◆ **Aim of the task**
Copy the entire listing below word for word, omitting the pictures from your reproduction.

BEGIN Information shown

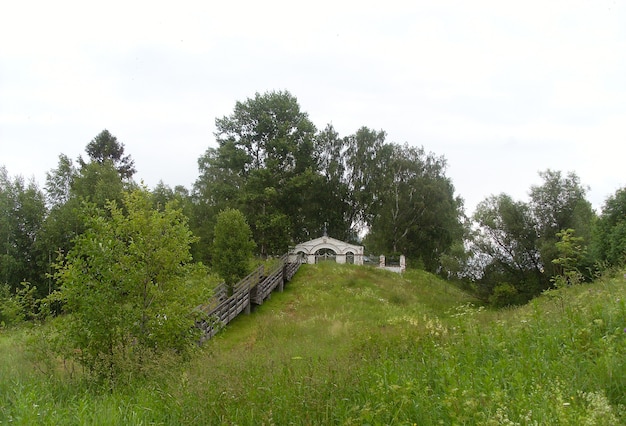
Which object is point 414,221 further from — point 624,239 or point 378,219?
point 624,239

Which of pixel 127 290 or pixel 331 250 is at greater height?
pixel 331 250

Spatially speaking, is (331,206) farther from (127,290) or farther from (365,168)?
(127,290)

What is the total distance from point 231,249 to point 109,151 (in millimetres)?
34691

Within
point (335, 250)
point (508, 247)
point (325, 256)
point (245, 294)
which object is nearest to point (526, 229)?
point (508, 247)

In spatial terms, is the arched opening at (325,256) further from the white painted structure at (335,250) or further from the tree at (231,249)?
the tree at (231,249)

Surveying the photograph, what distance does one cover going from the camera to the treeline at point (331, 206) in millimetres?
32500

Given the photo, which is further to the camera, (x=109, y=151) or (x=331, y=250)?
(x=109, y=151)

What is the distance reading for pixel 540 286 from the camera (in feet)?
105

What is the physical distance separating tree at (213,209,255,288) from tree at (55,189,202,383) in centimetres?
1608

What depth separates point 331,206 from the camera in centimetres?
4653

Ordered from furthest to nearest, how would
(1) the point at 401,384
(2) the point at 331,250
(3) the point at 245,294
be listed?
(2) the point at 331,250, (3) the point at 245,294, (1) the point at 401,384

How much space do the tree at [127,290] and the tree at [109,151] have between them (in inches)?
1848

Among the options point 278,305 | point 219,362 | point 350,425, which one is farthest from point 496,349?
point 278,305

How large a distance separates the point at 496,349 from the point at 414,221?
125 ft
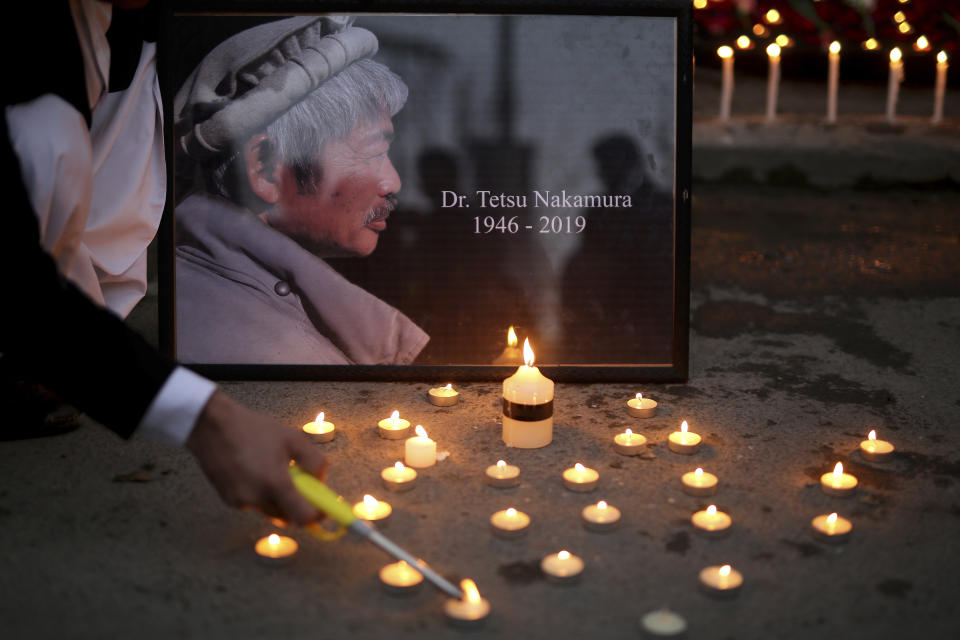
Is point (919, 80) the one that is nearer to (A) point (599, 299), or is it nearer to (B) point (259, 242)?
(A) point (599, 299)

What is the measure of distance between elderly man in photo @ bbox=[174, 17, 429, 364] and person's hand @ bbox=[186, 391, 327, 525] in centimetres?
93

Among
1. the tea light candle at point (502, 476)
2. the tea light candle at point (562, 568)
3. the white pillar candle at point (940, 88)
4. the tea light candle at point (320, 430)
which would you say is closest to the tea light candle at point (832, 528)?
the tea light candle at point (562, 568)

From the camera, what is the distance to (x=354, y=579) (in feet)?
5.26

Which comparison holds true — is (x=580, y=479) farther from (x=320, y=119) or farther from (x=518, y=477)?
(x=320, y=119)

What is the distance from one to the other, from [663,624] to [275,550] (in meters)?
0.64

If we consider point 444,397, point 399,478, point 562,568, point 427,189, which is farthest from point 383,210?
point 562,568

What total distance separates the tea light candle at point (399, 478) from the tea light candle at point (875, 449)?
94cm

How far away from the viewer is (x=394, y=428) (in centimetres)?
214

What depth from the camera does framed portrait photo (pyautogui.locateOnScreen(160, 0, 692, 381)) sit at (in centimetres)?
235

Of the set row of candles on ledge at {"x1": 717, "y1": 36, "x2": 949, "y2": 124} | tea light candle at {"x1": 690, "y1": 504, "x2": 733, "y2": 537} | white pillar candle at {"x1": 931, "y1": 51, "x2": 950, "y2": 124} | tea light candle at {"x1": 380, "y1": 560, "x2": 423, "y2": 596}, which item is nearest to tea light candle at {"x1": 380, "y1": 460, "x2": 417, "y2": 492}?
tea light candle at {"x1": 380, "y1": 560, "x2": 423, "y2": 596}

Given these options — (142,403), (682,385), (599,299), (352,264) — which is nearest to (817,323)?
(682,385)

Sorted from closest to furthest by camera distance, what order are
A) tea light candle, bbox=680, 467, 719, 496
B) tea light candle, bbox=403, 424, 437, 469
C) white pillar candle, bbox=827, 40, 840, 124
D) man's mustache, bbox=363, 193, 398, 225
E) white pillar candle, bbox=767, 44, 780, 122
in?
tea light candle, bbox=680, 467, 719, 496, tea light candle, bbox=403, 424, 437, 469, man's mustache, bbox=363, 193, 398, 225, white pillar candle, bbox=827, 40, 840, 124, white pillar candle, bbox=767, 44, 780, 122

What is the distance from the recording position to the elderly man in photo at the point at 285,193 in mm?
2340

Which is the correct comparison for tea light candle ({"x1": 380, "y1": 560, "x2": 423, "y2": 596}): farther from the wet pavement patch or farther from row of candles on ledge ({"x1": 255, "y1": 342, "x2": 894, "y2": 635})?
the wet pavement patch
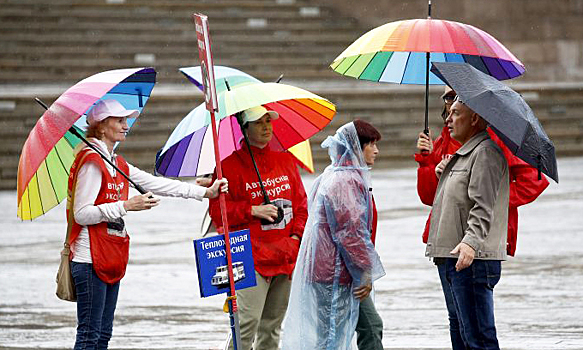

END Information shown

◆ **Result**
Which object is point 414,221 further from — point 624,239 or point 378,219?
point 624,239

Which of pixel 127 290 or pixel 331 250 is at greater height?
pixel 331 250

Spatially speaking, is (331,206) farther from (127,290) or farther from (365,168)?
(127,290)

What is the total distance from point 231,249 to point 109,151 (in millimetres)?
34691

Within
point (335, 250)
point (508, 247)
point (325, 256)
point (245, 294)
which object is nearest to point (526, 229)?
point (508, 247)

In spatial terms, is the arched opening at (325,256) further from the white painted structure at (335,250) or further from the tree at (231,249)?
the tree at (231,249)

Surveying the photograph, what distance does one cover going from the camera to the treeline at point (331, 206) in millimetres?
32500

Given the photo, which is further to the camera, (x=109, y=151) or (x=331, y=250)?
(x=109, y=151)

What is the distance reading for pixel 540 286 from the camera (in feet)?
105

What is the physical distance separating tree at (213,209,255,288) from tree at (55,189,202,383) in centimetres?
1608

What depth separates point 331,206 from the camera in centimetres?
4653

Ordered from furthest to nearest, how would
(1) the point at 401,384
(2) the point at 331,250
(3) the point at 245,294
be listed?
(2) the point at 331,250, (3) the point at 245,294, (1) the point at 401,384

How much space do the tree at [127,290] and the tree at [109,151] have between them (in inches)?
1848

Among the options point 278,305 | point 219,362 | point 350,425, which one is farthest from point 496,349?
point 278,305

How large a distance separates the point at 496,349 from the point at 414,221?
125 ft
Is point (919, 80) the one that is nearer to (A) point (599, 299), or is it nearer to (B) point (259, 242)?
(A) point (599, 299)

What is the measure of distance between elderly man in photo @ bbox=[174, 17, 429, 364] and person's hand @ bbox=[186, 391, 327, 525] in centimetres?
93

Among
1. the tea light candle at point (502, 476)
2. the tea light candle at point (562, 568)
3. the white pillar candle at point (940, 88)
4. the tea light candle at point (320, 430)
which would you say is closest to the tea light candle at point (832, 528)?
the tea light candle at point (562, 568)

From the camera, what is the distance to (x=354, y=579) (in feet)?
5.26

Which comparison holds true — is (x=580, y=479) farther from (x=320, y=119) or farther from (x=518, y=477)?
(x=320, y=119)

What is the distance from one to the other, from [663,624] to [275,550] (in meters)?
0.64

If we consider point 444,397, point 399,478, point 562,568, point 427,189, which is farthest from point 383,210?
point 562,568

What total distance separates the tea light candle at point (399, 478) from the tea light candle at point (875, 449)?
94cm

How far away from the viewer is (x=394, y=428) (in centimetres)?
214

What depth from the camera does framed portrait photo (pyautogui.locateOnScreen(160, 0, 692, 381)) sit at (in centimetres)?
235

Of the set row of candles on ledge at {"x1": 717, "y1": 36, "x2": 949, "y2": 124} | tea light candle at {"x1": 690, "y1": 504, "x2": 733, "y2": 537} | white pillar candle at {"x1": 931, "y1": 51, "x2": 950, "y2": 124} | tea light candle at {"x1": 380, "y1": 560, "x2": 423, "y2": 596}, which item is nearest to tea light candle at {"x1": 380, "y1": 460, "x2": 417, "y2": 492}?
tea light candle at {"x1": 380, "y1": 560, "x2": 423, "y2": 596}

Given these options — (142,403), (682,385), (599,299), (352,264) — which is nearest to (817,323)?
(682,385)

Sorted from closest to furthest by camera distance, what order are
A) tea light candle, bbox=680, 467, 719, 496
B) tea light candle, bbox=403, 424, 437, 469
C) white pillar candle, bbox=827, 40, 840, 124
D) man's mustache, bbox=363, 193, 398, 225
E) white pillar candle, bbox=767, 44, 780, 122
in?
tea light candle, bbox=680, 467, 719, 496, tea light candle, bbox=403, 424, 437, 469, man's mustache, bbox=363, 193, 398, 225, white pillar candle, bbox=827, 40, 840, 124, white pillar candle, bbox=767, 44, 780, 122

What is the distance from the recording position to the elderly man in photo at the point at 285,193 in mm?
2340

Which is the correct comparison for tea light candle ({"x1": 380, "y1": 560, "x2": 423, "y2": 596}): farther from the wet pavement patch or farther from row of candles on ledge ({"x1": 255, "y1": 342, "x2": 894, "y2": 635})?
the wet pavement patch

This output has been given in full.